-- BEGIN Document segment --
# pay lakes?



## hammer40 (Mar 13, 2009)

anyone know of any paylakes in the area to catch some crazy fish


----------



## jkloos (Sep 15, 2005)

hammer40 said:


> anyone know of any paylakes in the area to catch some crazy fish


Nearest one I know of is Deer Park Near the Sandusky Bay. Not really in the area but from me it's only a little under an hour. They have 3 nice lakes and have both small mouth and largemouth in them.


----------



## mike003 (Sep 8, 2007)

They seem to mostly be in Southern Ohio, but worth the trip. When I have a chance I want to try Castaway Lake. www.southernohiopaylakes.com www.castawaylakes.com www.lakeshawn.com I haven't tried them yet but researched them lately.


----------



## Ohio Hunter (Oct 31, 2008)

I have also been looking for a place to take my son ( has patiance like his mother) but haven't found anything East of Akron. I have found 2 on the west side but can not offer any info at this time Bass Lakes & Rohr's Lake


----------



## Bass Day (Apr 11, 2004)

Hodgson Lake in Ravenna, & Westville lakes west of Salem & east of Alliance in Damascus.


----------



## Wormdunker69 (Apr 8, 2004)

Check this out, should be helpful.
http://www.thenaturalresource.com/fishing/paylakes.php


----------



## owner89883 (May 18, 2008)

Bass Lakes is a good place. Its 9.00 for adults and 4.50 for kids under 12 I think. We went last weekend and caught 8 catfish one was about 4,5 pounds. Its on Moine road in Doylestown.!$


----------



## FISHIN216 (Mar 18, 2009)

Pay Lake Hammer....seriously?


----------



## peteavsurace (May 15, 2008)

i've been to lake shawn, and there are a lot of big fish that are easy to catch


----------



## Bass n' Fool (Apr 12, 2004)

There is a small one SE of Hartville on State Street. Its between route 44 and 43 across the street from a Trap Shooting Club. Never Fished it, and they are only open on weekends.


----------



## crooked stripe (Apr 17, 2004)

Mulligan Springs golf course had a sign up last year to pay to fish the golf course lakes. I seen a few people sitting along the bank. Don't know how they did. Might be worth checking out.


----------



## OhioFishingGirl (Mar 6, 2009)

peteavsurace said:


> i've been to lake shawn, and there are a lot of big fish that are easy to catch


Is it really $100 per person just to fish there for one day? Are the fish jumping in your lap and frying themselves up?


----------



## saugeyesam (Apr 20, 2004)

OhioFishingGirl said:


> Is it really $100 per person just to fish there for one day? Are the fish jumping in your lap and frying themselves up?


I thought this was kind of steep myself, especially considering that it is catch and release only.


----------



## Snakecharmer (Apr 9, 2008)

PINE LAKE TROUT CLUB
17021 Chillicothe Rd.
Chagrin Falls, Ohio 44023
(440) 543-1331
Not sure they have a daily pass but if you want trout it's the place in NEO to go to.


----------



## BassHunter0123 (Jul 14, 2009)

i would not recommend going to bass lakes, that place was terrible. so many people and you may catch a catfish or 2, and some 3 inch bluegill.. that place should be called catfish ponds. on top of that you get all the damn illegal immigrants there because they cant get a resident fishing license. i wont go back


----------



## saugeyesam (Apr 20, 2004)
-- END Document segment --
-- BEGIN Listed records --
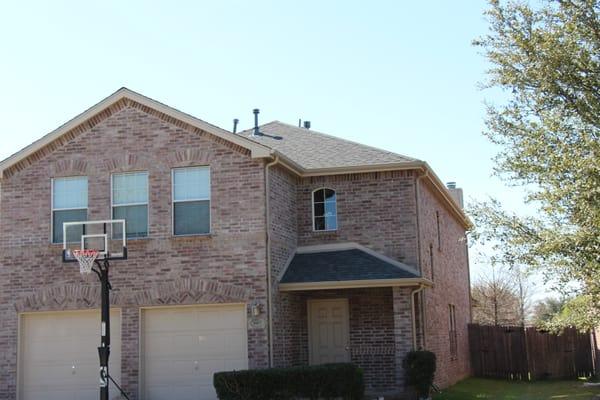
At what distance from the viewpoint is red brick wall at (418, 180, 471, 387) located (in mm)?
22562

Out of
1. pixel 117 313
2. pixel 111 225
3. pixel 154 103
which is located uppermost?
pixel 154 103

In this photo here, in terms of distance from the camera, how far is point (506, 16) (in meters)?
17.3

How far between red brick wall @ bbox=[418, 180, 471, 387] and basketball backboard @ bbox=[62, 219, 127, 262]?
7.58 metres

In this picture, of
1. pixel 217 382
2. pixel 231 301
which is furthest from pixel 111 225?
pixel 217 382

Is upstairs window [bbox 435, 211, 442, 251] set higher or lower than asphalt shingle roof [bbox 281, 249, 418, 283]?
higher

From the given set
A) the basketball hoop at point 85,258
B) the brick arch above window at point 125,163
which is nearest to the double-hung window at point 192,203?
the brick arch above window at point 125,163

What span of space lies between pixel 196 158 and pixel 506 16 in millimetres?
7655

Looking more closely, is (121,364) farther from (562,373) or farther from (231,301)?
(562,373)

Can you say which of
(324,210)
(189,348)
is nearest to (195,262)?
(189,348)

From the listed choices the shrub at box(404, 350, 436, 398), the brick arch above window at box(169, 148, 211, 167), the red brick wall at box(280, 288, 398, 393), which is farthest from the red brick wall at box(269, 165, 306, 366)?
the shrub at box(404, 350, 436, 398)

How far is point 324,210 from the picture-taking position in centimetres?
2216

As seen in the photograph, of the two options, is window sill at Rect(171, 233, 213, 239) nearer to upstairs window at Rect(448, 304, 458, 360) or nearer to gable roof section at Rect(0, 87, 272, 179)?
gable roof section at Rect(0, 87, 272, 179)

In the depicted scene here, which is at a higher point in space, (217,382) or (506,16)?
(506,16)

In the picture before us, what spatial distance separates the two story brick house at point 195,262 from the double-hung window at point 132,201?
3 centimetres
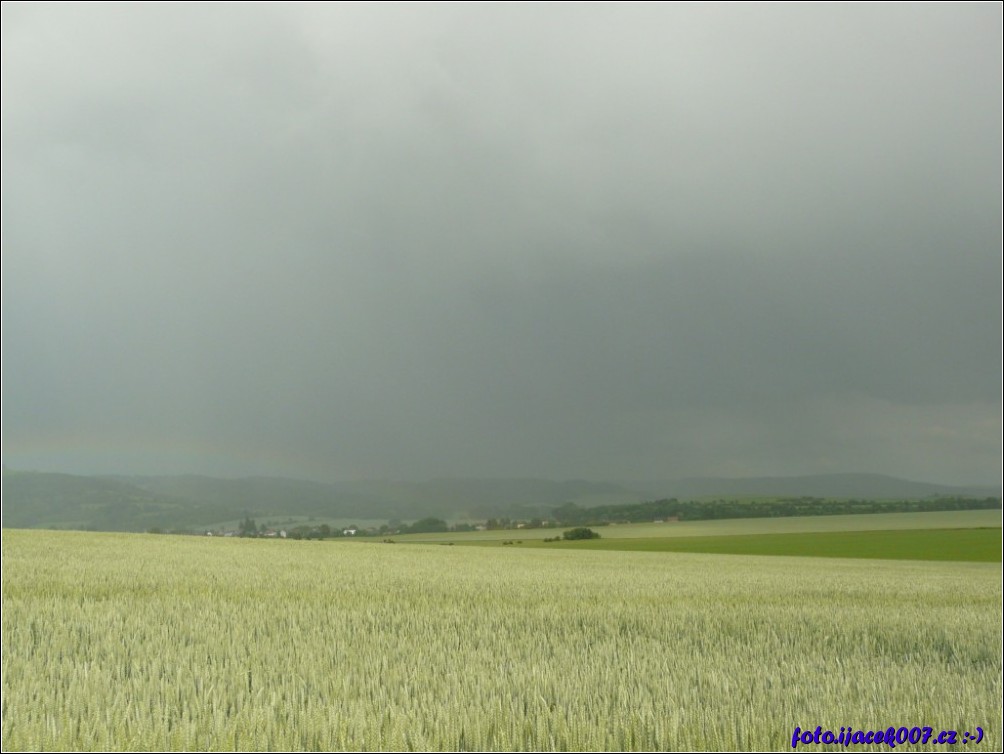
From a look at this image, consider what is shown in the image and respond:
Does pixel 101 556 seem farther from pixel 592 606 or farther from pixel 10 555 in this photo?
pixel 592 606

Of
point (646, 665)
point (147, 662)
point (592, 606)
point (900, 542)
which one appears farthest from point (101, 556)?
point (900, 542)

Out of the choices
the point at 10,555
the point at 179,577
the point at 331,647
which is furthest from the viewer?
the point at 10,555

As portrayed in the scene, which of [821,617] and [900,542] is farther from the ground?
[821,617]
-- END Listed records --
-- BEGIN Listed records --
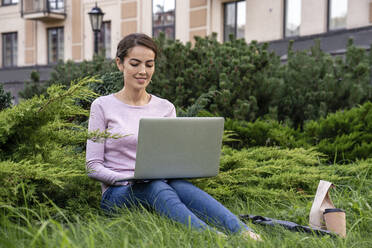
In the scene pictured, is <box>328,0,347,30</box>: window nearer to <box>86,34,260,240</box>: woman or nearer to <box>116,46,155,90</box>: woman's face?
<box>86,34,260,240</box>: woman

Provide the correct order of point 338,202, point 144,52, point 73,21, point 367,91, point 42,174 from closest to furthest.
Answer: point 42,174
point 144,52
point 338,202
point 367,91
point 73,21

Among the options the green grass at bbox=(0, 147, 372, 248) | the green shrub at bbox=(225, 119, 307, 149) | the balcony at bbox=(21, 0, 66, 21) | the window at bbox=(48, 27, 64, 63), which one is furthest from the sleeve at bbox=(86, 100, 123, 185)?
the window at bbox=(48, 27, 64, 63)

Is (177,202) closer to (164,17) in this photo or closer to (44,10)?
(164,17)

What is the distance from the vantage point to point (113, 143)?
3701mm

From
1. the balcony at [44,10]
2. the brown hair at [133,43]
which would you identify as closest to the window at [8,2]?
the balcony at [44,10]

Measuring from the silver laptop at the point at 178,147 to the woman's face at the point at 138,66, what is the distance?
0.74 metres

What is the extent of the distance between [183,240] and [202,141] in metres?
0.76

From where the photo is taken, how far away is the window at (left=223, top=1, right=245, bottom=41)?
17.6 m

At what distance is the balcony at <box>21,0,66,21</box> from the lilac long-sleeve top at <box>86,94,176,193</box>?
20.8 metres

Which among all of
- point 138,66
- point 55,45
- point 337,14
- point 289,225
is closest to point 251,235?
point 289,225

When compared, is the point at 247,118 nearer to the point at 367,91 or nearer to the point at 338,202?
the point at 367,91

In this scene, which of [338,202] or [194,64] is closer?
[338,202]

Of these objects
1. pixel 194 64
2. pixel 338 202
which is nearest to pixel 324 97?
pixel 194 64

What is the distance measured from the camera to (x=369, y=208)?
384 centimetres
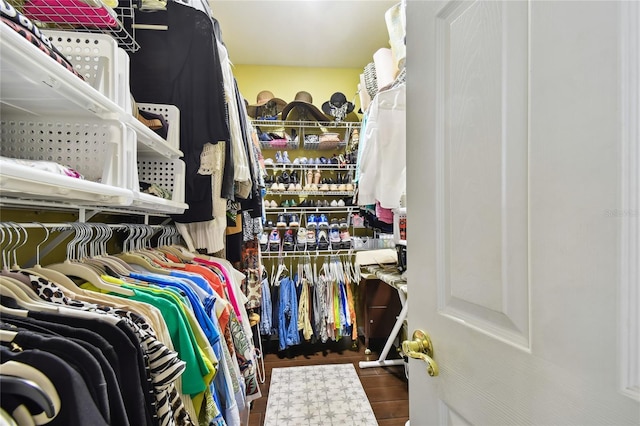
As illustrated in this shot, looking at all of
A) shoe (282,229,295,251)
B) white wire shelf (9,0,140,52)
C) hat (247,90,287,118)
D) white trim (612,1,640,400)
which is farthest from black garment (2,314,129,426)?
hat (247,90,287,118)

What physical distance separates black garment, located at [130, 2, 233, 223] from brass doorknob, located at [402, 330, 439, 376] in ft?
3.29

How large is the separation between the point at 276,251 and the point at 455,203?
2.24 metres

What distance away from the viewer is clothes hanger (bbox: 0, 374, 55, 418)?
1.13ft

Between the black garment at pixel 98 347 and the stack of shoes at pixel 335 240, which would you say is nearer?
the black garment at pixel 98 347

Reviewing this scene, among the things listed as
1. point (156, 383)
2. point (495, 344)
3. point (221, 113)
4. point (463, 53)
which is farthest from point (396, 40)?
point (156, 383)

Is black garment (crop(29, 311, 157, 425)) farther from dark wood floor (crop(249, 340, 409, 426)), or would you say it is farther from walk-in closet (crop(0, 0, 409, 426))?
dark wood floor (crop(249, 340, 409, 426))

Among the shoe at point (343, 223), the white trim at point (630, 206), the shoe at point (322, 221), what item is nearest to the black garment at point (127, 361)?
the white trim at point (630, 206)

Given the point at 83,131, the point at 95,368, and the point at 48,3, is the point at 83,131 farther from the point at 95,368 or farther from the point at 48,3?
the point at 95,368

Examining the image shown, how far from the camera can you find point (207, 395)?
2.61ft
-- END Listed records --
-- BEGIN Listed records --
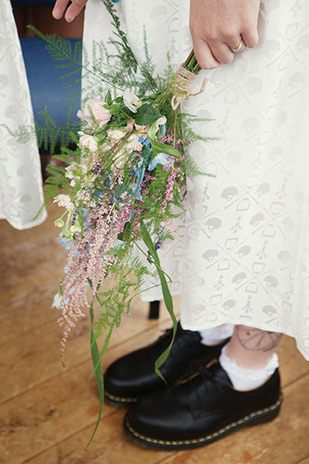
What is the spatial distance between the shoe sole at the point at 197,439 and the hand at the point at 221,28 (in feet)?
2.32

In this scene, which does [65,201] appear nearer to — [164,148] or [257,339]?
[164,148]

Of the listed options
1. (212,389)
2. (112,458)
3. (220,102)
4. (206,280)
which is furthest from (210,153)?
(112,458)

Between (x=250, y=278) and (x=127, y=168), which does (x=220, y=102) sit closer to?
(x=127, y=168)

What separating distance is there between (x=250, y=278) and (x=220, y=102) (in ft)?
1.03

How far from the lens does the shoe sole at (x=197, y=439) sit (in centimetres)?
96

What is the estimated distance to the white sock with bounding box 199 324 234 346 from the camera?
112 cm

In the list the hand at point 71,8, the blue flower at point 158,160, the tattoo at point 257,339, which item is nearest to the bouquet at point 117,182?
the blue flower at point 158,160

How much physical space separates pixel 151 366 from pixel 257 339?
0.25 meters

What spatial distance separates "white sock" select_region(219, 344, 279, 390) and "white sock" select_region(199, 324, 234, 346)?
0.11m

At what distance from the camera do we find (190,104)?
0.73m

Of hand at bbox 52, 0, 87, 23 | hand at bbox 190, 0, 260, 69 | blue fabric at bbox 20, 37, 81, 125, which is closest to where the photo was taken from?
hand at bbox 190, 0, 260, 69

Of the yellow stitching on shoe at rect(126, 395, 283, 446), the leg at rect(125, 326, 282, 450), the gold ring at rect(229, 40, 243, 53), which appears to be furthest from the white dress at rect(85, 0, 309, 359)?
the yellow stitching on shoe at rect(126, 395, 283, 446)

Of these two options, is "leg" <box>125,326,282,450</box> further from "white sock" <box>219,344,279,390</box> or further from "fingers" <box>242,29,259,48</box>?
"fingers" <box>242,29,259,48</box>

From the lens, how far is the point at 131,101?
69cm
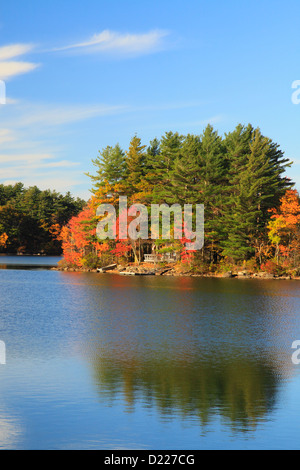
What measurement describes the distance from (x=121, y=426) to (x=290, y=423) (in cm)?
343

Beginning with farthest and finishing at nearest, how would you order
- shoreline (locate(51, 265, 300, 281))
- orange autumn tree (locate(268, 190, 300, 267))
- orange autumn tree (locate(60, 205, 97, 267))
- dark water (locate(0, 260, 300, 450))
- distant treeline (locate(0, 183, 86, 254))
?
-- END Listed records --
- What to work on
A - According to the pay lakes thread, how many lakes does Deer Park near the Sandusky Bay have?
B - In the pay lakes thread, quote the passage that begins with the words containing "## Bass n' Fool" and ends with "worth checking out.".

- Solutions to each task
A - Deer Park has three lakes.

B -
## Bass n' Fool (Apr 12, 2004)

There is a small one SE of Hartville on State Street. Its between route 44 and 43 across the street from a Trap Shooting Club. Never Fished it, and they are only open on weekends.


----------



## crooked stripe (Apr 17, 2004)

Mulligan Springs golf course had a sign up last year to pay to fish the golf course lakes. I seen a few people sitting along the bank. Don't know how they did. Might be worth checking out.